> > > > Kobayashi et Pérez sont impatients de revenir à Spa avec Sauber

Kobayashi et Pérez sont impatients de revenir à Spa avec Sauber

Comme l’ensemble des pilotes du plateau, Kamui Kobayashi et Sergio Pérez sont impatients de retrouver le toboggan des Ardennes où ils estiment que la Sauber C31 devrait bien se comporter, le circuit étant truffé de virages rapides.

© Sauber© Sauber

Repartie bredouille de Budapest, où se déroulait le Grand Prix de Hongrie, l’écurie Sauber aborde la manche belge avec optimisme : « Je suis confiant que nous pouvons être très compétitifs dans toutes les conditions à Spa parce que les caractéristiques de ce tracé, avec ses virages rapides, devraient convenir à notre voiture.

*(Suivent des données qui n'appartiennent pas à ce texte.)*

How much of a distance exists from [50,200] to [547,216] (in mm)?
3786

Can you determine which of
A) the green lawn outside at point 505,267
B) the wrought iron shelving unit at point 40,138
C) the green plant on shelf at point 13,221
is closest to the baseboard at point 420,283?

J’ai vraiment hâte de disputer cette course, » estime ainsi Kamui Kobayashi.

Le Japonais classe d’ailleurs le circuit de Spa parmi ses préférés : « J’aime les virages à hautes vitesses et j’aime aussi comment ce circuit se fond dans un décor aussi vert : ça lui donne une atmosphère très spéciale. » Sergio Pérez se joint lui aussi au concert de louanges auquel s’adonnent les pilotes lorsqu’il s’agit de parler du circuit ardennais et espère y faire un bon résultat : « Spa-Francorchamps est un circuit assez intimidant avec une grande histoire. Il a son propre caractère et les circuits de ce genre sont difficiles à trouver de nos jours. J’ai vraiment hâte d’y courir à nouveau. Je pense que c’est un des circuits préférés de tous les pilotes. Il est également difficile et c’est bien d’y débuter la deuxième partie de saison. Je pense que le circuit rapide des Ardennes devrait convenir à notre voiture. L’année dernière, je m’y suis qualifié en neuvième position mais j’ai dû abandonner. Pour ce qui sera ma deuxième course de Formule Un à Spa, je veux donc au moins marquer des points. »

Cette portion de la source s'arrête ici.